Peraturan Menteri Pendidikan, Kebudayaan, Riset, dan Teknologi (Permendikbud Ristek) Nomor 30 Tahun 2021 tentang Pencegahan dan Penanganan Kekerasan Seksual di Lingkungan Perguruan Tinggi (PPKS), telah tegas dan sesuai dalam mencegah segala bentuk tindakan kekerasan seksual. Namun tanpa aksi dari pihak birokrasi, hal tersebut tidak bermakna. Dalam hal ini Jaringan Muda Setara menggelar Konferensi Pers yang dihadiri oleh 14 perwakilan dari berbagai universitas di Indonesia untuk memaparkan situasi kampus terkait implementasi Permendikbud PPKS.
Menurut Koordinator Jaringan Muda Setara, Eva Nurcahyani, sejak enam bulan lalu, Permendikbud Nomor 30 Tahun 2021 telah resmi disahkan. Menurutnya, perjuangan melawan kekerasan seksual memasuki babak baru dalam hal mengawal gerakan kampus bebas kekerasan seksual,
“perlu adanya partisipasi bermakna, tidak hanya dari elemen mahasiswa, namun juga seluruh civitas akademik,” jelas Eva, Senin (21/3).
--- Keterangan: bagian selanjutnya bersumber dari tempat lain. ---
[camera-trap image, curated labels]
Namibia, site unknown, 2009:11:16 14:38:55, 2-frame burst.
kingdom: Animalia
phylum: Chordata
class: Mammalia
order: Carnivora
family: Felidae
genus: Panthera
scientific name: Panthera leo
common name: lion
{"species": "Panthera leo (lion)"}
Selain itu, Eva juga bercerita, terlambatnya pengimplementasian Permen PPKS, disebabkan pihak kampus bergerak pasif dan kurangnya keterbukaan dalam kasus pelecehan seksual. Ia mengomentari, beberapa kampus yang acuh terhadap perancangan Prosedur Operasi Standar (SOP) dalam penanganan Permen PPKS adalah hal yang sangat disayangkan,
“kita mengumpulkan seluruh hambatan dan sama-sama mencari jalan keluar,” kata Eva.
Salah satu perwakilan dari Universitas Islam Negeri (UIN) Maulana Hasanuddin Banten, Anggun mengomentari, kinerja regulasi Permendikbud PPKS di kampusnya sangat lamban, dan kehadiran SOP hanyalah bentuk formalitas semata, tanpa ada aksi kelanjutannya,
“kampus kami sangat telat menanganinya,” jelasnya, Senin (21/3).
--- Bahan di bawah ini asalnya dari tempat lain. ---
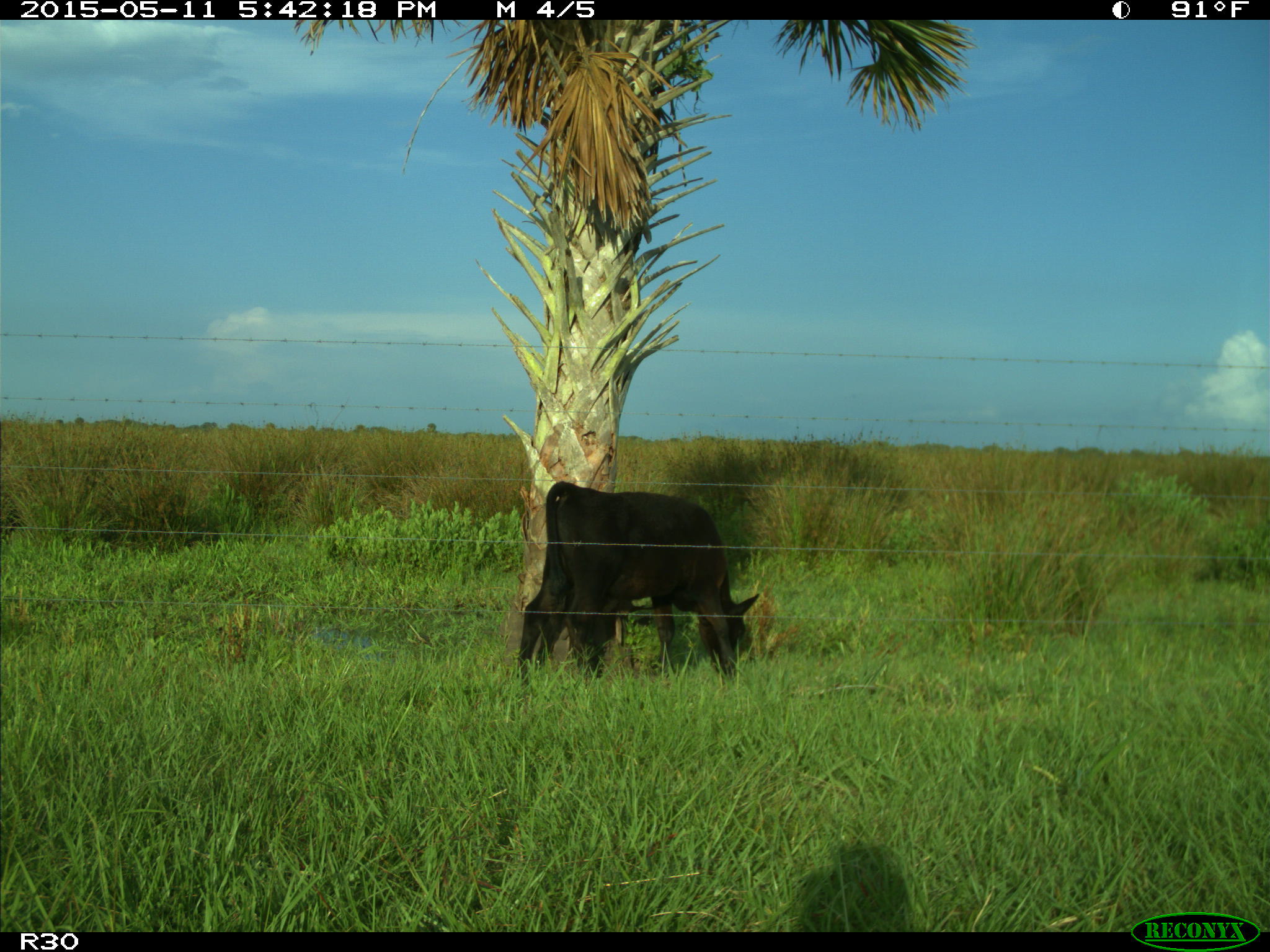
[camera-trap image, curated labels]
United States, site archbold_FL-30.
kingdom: Animalia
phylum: Chordata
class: Mammalia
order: Artiodactyla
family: Bovidae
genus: Bos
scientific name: Bos taurus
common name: domestic cow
Bos taurus (domestic cow).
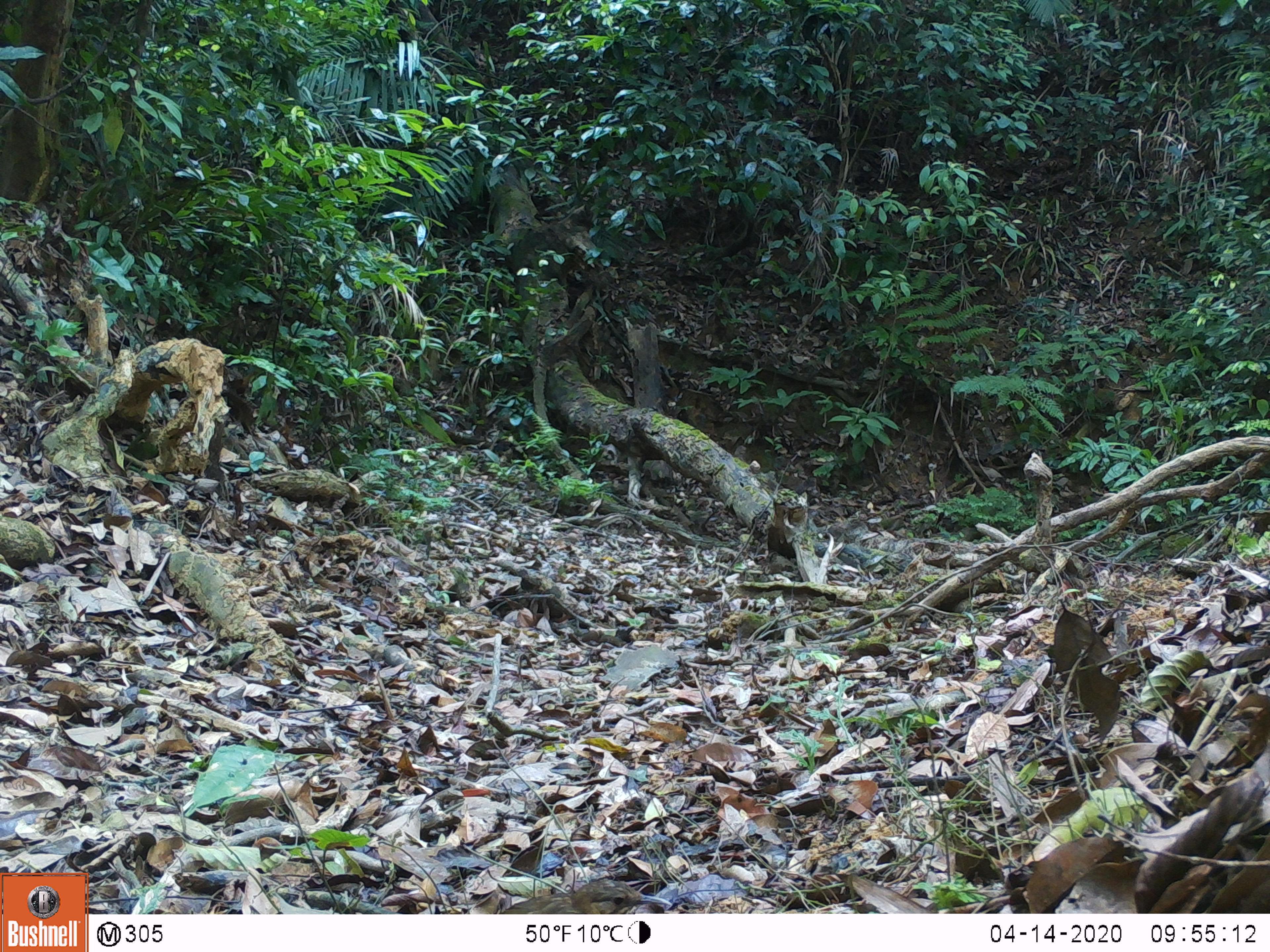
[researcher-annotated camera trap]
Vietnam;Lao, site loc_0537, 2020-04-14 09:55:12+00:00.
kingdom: Animalia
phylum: Chordata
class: Aves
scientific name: Aves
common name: bird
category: unidentified bird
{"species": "unidentified bird (bird) (Aves)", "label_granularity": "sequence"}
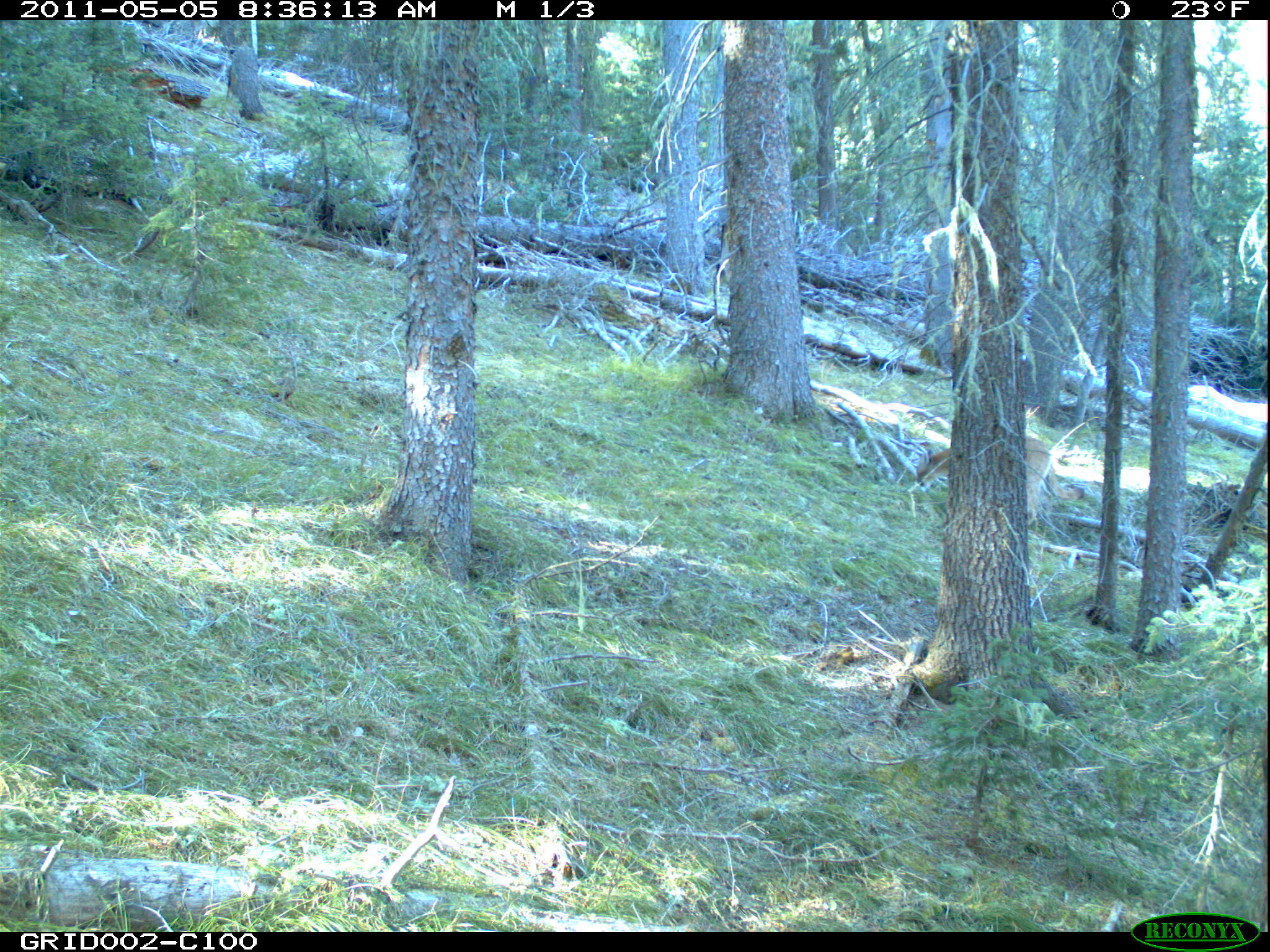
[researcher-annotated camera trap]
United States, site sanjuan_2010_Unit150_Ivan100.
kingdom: Animalia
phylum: Chordata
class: Mammalia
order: Carnivora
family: Felidae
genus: Puma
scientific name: Puma concolor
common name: mountain lion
Shella yang mewakili UIN Sunan Gunung Djati Bandung berpendapat, jauh sebelum itu kampusnya telah sukses mengampanyekan kampus bebas kekerasan seksual lewat Surat Keputusan (SK) Direktur Jenderal (Dirjen) Pendidikan Islam Nomor 5494 Tahun 2019. Namun Shella menyayangkan, dalam tahap rancangan SOP, para perumus kurang berspektif gender,
“Satuan Tugas (Satgas) penanganan Permen PPKS yang ada di kampusnya hanya sebatas nama dengan kinerja yang kurang optimal.” tuturnya, Senin (21/3).
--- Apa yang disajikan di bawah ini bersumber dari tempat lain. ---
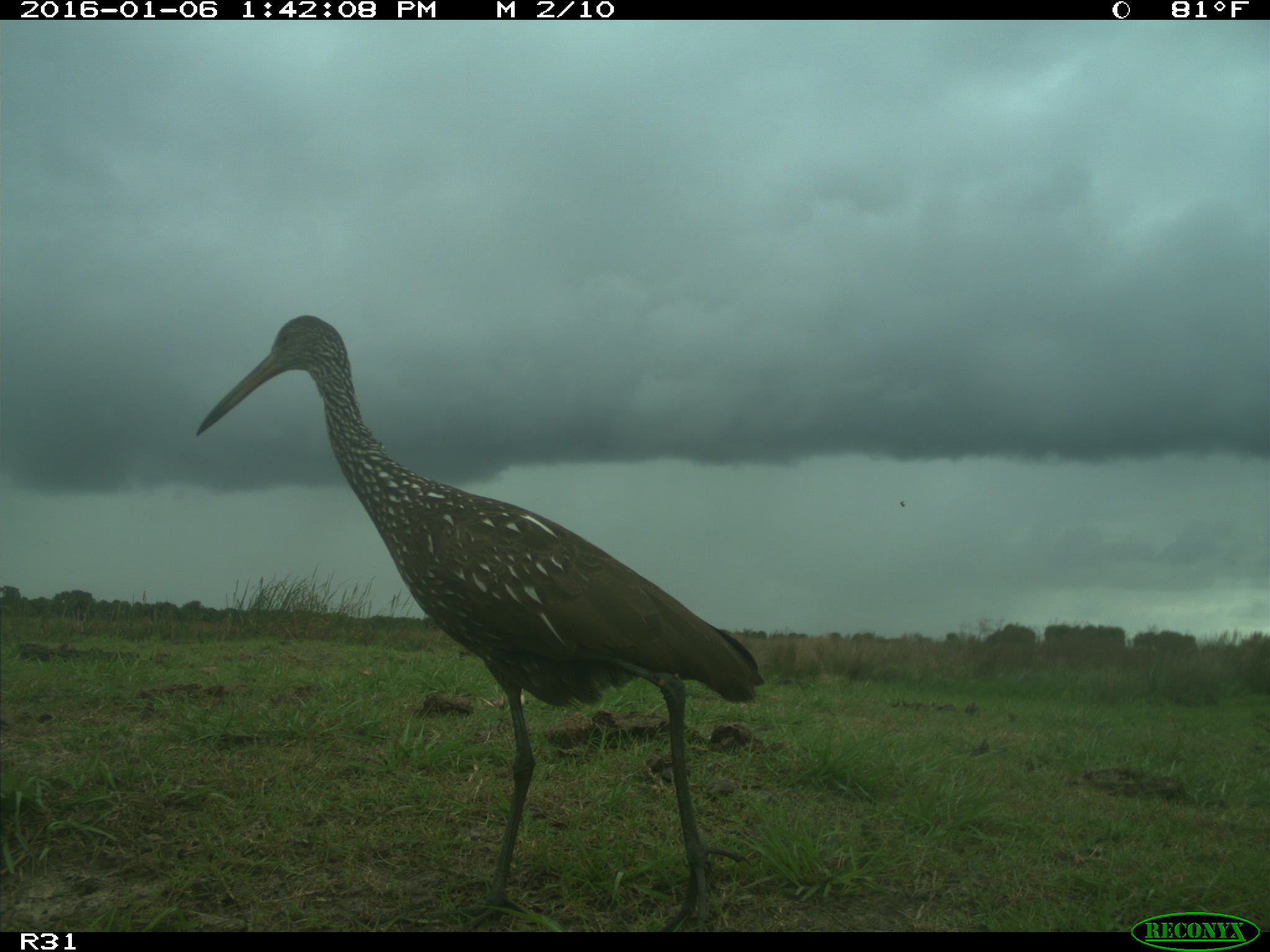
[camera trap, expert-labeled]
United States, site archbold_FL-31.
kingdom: Animalia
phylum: Chordata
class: Aves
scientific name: Aves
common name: birds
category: unidentified bird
Senada dengannya, perwakilan UIN Syarif Hidayatullah Jakarta, Feby juga merasakan kekecewaan yang sama, awalnya Rektor Amany Burhanuddin Umar Lubis menyambut hangat kehadiran Permendikbud PPKS pada Sabtu, 20 November 2021 lalu. Namun sampai sekarang birokrat kampus belum menindaklanjuti hal tersebut,
“SOP pernah dirancang, namun kabar pengesahannya belum terdengar sampai sekarang,” ungkap Feby, Senin (21/3).